**Records of scene-based questions**

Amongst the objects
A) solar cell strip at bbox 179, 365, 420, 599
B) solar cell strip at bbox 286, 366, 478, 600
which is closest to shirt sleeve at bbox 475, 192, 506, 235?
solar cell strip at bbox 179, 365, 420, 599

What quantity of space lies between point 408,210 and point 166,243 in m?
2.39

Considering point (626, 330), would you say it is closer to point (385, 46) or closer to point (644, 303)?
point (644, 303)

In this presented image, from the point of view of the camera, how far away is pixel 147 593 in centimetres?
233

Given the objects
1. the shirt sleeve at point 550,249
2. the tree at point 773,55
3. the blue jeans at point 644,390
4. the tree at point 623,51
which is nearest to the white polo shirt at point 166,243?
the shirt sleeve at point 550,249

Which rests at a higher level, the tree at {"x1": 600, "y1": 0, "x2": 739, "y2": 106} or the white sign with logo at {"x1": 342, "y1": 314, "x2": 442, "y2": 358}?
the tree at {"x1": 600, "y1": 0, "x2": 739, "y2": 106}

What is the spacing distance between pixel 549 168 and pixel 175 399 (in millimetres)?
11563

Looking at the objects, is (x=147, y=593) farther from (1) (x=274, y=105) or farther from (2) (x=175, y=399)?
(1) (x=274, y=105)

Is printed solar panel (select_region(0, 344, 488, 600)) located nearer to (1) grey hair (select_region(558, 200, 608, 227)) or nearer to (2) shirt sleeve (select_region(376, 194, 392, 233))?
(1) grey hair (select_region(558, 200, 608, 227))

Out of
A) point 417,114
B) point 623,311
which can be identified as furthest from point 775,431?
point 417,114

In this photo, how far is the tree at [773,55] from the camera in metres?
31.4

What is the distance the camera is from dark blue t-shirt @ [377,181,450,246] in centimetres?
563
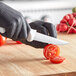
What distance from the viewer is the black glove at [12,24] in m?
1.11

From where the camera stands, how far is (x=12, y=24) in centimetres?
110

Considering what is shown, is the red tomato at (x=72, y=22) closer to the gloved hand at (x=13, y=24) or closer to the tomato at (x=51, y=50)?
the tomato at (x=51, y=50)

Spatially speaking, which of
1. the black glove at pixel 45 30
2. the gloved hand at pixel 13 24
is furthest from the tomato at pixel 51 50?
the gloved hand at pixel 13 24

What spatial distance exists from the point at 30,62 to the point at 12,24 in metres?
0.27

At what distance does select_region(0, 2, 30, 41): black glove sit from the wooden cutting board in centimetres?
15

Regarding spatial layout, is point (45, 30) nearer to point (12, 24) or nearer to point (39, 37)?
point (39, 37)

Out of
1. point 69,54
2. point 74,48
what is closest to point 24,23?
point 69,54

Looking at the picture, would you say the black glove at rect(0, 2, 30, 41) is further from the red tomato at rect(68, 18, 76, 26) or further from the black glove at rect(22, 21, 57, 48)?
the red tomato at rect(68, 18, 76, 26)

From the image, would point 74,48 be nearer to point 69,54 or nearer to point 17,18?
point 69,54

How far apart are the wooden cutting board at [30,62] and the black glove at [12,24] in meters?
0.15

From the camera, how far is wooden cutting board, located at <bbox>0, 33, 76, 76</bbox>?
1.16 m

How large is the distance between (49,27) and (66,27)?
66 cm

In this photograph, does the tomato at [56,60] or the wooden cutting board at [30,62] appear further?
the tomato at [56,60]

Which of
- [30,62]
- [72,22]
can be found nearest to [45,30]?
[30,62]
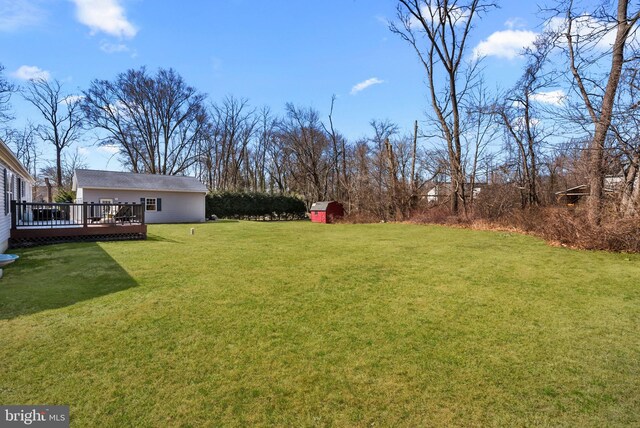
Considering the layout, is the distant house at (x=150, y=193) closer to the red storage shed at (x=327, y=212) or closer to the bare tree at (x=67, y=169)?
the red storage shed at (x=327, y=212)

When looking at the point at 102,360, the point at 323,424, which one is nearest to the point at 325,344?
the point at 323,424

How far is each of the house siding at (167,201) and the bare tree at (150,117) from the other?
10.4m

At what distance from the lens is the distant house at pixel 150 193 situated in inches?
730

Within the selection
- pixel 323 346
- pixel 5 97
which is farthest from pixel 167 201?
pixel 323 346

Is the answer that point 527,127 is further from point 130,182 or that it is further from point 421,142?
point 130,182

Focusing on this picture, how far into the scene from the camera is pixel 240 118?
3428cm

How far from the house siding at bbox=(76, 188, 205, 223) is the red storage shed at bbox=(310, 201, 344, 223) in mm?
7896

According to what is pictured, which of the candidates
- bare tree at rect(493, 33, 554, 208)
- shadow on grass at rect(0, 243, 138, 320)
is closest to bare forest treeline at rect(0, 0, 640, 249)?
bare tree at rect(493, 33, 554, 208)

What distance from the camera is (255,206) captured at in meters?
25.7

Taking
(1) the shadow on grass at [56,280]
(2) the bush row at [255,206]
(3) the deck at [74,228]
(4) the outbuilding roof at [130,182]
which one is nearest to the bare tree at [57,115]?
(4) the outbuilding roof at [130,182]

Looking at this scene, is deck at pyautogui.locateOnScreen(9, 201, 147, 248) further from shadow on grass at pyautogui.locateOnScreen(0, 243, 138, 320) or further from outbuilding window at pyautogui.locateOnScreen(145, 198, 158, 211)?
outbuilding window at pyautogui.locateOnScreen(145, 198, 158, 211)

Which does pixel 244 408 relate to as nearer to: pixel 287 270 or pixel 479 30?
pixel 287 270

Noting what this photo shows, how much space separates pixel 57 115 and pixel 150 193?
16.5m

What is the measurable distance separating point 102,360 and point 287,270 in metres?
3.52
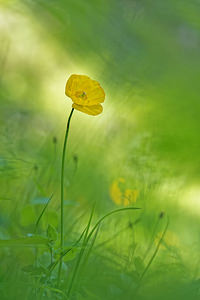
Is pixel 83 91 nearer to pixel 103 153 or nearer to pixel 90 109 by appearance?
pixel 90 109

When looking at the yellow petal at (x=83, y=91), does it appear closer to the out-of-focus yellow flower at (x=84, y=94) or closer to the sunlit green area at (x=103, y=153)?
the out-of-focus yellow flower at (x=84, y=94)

...

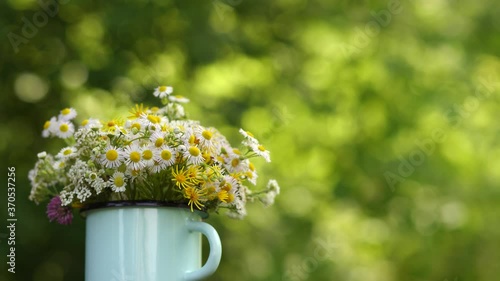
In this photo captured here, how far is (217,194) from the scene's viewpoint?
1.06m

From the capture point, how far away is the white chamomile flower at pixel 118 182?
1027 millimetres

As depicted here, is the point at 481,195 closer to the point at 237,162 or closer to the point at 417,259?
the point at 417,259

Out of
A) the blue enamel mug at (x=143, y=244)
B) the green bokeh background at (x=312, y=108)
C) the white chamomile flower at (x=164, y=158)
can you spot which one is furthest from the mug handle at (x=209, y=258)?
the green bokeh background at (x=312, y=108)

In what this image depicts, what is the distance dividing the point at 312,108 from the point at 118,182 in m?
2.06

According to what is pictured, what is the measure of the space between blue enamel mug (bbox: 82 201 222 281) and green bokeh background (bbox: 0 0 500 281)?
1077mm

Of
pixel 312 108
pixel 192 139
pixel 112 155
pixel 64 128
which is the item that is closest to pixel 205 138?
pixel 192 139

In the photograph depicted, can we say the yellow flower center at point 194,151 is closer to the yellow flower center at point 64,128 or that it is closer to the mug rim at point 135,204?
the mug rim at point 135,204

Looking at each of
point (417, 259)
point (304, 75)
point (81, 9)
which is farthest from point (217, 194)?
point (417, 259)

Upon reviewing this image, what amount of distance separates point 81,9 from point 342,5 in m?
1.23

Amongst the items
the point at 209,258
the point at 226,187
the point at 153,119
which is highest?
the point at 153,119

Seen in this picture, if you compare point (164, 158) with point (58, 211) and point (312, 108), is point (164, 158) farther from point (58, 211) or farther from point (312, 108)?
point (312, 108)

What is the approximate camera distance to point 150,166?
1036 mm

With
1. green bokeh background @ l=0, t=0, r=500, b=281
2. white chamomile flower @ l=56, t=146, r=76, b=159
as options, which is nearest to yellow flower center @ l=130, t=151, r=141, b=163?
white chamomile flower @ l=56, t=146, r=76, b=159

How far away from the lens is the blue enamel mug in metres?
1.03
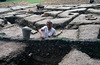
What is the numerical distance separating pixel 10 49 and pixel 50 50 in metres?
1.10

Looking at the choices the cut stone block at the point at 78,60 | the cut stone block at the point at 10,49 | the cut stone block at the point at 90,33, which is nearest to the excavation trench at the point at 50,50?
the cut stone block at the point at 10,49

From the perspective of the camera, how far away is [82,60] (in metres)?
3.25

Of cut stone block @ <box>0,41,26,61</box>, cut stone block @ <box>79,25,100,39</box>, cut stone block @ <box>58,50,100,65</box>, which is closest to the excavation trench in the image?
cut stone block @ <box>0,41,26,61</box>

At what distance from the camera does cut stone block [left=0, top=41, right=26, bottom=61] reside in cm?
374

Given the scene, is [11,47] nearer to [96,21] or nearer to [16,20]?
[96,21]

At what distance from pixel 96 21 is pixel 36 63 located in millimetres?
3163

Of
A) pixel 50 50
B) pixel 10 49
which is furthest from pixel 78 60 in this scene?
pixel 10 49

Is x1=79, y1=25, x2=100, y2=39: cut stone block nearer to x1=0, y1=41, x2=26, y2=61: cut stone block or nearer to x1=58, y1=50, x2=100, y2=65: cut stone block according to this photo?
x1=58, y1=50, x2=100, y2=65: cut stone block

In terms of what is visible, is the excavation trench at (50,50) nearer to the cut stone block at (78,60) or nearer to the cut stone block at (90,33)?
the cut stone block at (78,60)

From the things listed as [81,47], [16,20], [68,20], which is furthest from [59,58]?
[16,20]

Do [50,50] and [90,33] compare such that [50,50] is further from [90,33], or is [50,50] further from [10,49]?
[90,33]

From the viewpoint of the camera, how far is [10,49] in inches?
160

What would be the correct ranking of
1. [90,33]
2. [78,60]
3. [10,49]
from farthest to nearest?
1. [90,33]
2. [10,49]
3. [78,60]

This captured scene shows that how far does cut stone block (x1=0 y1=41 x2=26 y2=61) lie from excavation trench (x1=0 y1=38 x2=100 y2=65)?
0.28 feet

...

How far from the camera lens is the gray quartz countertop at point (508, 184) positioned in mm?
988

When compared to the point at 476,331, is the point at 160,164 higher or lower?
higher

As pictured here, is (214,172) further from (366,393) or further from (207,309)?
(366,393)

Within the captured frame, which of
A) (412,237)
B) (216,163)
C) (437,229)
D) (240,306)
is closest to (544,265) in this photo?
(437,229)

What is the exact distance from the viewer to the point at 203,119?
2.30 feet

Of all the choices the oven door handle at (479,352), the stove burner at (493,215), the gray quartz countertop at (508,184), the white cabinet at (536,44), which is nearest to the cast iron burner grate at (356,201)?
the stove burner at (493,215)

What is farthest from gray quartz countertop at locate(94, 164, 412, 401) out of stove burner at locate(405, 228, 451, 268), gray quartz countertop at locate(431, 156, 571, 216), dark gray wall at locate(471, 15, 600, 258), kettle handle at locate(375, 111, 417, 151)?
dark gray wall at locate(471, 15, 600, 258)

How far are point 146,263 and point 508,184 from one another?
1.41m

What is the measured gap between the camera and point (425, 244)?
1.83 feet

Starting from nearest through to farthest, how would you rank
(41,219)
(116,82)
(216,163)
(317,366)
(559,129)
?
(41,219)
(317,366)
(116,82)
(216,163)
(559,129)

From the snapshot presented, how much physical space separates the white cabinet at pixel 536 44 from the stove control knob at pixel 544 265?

**Task to complete**
Gather every line in the material above that contains the word "furthest".

**Written reply**
which can be identified as furthest from point 775,431?
is furthest from the tomato at pixel 51 50?
can you spot which one is furthest from the mug handle at (x=209, y=258)?
which is furthest from pixel 78 60 in this scene?
From the things listed as [81,47], [16,20], [68,20], which is furthest from [59,58]?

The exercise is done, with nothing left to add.